Таким образом, вопрос нозологии хронических бредовых психозов в конце периода между двумя мировыми войнами был далек от разрешения, хотя в то же время действительная природа, повторяя выражение J. Lacan, метапсихологического механизма некоторых из них, была установлена.
Это не всегда были случаи шизофренических психозов. Исследования, проводившиеся непосредственно накануне Второй мировой войны и продолжавшиеся во время войны в самой Европе или в Соединенных Штатах в очень различных областях, в ряде случаев, очень отдаленных от этой главы психической патологии, позволят продвинуться дальше. Но обращение к тому, что касается шизофренических психозов, получит при этом повсеместное распространение только после войны, когда эти идеи будут восприниматься как открытия, предлагаемые американскими освободителями или победителями, и признаваться или отвергаться как таковые, даже если возникновение этих идей, давно уже забытых, имело место на старом континенте.

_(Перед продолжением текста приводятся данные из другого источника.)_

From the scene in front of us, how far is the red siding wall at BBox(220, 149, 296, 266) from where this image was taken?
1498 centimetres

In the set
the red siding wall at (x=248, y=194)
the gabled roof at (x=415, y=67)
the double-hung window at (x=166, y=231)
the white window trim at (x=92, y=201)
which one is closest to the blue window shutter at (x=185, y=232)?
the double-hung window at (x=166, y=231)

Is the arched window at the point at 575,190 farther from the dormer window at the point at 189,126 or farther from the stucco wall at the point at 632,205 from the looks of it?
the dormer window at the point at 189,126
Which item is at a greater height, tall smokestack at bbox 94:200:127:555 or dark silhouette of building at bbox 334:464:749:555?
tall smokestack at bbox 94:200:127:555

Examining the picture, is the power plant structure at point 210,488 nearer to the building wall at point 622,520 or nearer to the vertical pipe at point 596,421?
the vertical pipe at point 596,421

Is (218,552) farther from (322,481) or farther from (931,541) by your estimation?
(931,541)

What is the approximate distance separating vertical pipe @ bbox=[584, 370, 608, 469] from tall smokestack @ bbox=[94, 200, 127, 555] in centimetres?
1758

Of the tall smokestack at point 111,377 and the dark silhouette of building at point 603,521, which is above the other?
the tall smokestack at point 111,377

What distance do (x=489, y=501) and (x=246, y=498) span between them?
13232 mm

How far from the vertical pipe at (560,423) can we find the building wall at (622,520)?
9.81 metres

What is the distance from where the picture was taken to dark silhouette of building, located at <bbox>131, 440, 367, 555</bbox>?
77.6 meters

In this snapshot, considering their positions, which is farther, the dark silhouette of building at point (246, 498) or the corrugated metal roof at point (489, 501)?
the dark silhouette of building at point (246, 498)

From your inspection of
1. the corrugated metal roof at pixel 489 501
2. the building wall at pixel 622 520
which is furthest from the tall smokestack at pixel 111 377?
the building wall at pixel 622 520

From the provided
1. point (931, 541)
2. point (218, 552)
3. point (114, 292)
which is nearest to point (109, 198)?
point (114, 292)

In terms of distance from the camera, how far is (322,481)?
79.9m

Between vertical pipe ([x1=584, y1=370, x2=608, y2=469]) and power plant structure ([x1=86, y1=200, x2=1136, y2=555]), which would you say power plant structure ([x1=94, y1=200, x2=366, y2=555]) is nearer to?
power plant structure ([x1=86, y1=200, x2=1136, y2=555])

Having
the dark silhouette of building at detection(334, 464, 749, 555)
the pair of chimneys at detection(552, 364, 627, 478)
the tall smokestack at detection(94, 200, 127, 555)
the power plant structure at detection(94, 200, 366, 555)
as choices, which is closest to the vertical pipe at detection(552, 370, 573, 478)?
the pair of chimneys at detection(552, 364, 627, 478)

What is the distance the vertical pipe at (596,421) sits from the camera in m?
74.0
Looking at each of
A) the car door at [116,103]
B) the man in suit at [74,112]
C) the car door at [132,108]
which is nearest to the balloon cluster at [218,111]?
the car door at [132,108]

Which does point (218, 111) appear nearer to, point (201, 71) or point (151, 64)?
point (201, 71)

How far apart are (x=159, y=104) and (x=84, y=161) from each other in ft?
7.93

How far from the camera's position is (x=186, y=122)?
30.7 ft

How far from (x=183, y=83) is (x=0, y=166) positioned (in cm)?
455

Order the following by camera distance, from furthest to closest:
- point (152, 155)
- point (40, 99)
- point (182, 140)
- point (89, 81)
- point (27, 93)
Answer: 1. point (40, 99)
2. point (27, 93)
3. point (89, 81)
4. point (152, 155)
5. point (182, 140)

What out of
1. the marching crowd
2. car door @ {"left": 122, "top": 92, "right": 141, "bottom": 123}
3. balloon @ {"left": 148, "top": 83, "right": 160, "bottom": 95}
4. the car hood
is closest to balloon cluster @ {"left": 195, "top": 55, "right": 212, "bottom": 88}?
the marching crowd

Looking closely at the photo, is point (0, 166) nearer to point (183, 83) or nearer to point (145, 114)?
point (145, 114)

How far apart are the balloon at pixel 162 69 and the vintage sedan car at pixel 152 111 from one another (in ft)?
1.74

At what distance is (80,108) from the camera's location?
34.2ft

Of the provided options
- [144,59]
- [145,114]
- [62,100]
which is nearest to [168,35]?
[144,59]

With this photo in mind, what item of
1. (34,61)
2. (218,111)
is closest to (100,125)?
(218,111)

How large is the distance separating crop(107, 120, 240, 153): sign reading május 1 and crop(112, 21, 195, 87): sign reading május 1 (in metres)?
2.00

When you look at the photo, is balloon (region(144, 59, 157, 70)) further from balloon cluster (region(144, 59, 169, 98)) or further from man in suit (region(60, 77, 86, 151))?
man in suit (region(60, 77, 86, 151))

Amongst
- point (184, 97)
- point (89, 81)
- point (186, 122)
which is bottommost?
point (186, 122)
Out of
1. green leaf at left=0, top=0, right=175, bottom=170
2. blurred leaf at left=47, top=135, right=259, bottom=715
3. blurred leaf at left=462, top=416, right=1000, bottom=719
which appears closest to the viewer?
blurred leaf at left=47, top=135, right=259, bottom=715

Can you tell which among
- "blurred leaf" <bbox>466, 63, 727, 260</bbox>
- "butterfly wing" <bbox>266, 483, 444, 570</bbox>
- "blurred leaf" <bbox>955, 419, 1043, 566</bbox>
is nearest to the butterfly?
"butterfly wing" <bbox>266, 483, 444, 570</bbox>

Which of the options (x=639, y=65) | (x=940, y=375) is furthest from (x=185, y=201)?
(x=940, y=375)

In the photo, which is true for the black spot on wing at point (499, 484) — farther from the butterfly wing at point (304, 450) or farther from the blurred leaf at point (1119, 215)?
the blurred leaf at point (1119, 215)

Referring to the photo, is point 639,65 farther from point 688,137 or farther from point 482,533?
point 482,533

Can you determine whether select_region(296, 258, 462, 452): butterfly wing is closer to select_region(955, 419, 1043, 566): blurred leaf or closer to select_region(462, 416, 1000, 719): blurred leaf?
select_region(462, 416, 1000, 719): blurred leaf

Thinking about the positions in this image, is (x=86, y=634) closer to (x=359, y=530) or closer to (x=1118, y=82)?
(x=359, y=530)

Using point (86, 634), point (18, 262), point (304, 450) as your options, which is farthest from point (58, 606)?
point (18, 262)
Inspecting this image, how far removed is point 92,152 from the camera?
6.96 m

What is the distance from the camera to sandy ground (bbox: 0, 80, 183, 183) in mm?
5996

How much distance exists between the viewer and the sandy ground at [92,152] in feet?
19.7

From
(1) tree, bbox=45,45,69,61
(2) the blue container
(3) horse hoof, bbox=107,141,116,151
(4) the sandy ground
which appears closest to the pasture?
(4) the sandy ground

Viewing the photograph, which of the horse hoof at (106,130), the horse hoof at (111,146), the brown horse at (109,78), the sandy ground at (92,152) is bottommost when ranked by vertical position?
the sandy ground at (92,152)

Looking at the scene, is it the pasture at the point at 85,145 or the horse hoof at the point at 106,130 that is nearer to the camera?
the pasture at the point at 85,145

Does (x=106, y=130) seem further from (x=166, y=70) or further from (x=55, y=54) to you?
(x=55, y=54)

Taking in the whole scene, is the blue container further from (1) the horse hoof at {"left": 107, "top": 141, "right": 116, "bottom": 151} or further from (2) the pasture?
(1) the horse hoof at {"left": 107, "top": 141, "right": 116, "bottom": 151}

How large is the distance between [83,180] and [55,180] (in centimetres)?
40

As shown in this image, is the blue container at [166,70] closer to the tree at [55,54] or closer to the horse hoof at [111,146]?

Глава VII. 1943: ночь, следующая за ночью.
Хорошо известно, что Вторая мировая война вызвала не просто бегство, но настоящий исход умов из числа психиатров и еще больше из числа психоаналитиков, многие из которых были еврейского происхождения. Некоторым бежавшим от нацистского режима удалось покинуть Германию и Австрию и найти убежище во Франции, а затем, когда Франция оказалась под угрозой, подверглась нападению и оккупации, — в Англии, Соединенных Штатах или в нейтральных странах. Наиболее известен пример самого S. Freud, его дочери Анны и Melanie Klein, которые, обосновавшись в Лондоне, сделали из этого города новую Мекку психоанализа, открыв, таким образом, после венской главы английскую главу истории этой дисциплины. Но для нашей темы еще более важной является эмиграция Bruno Bettelheim /1903-1990/. Найдя убежище в США в 1939 г., после того, как в течение одного года он был заключенным в концентрационных лагерях Дахау и Бухенвальд, он найдет в себе мужество использовать этот страшный личный опыт для разработки и предложения новой теоретической модели шизофрении.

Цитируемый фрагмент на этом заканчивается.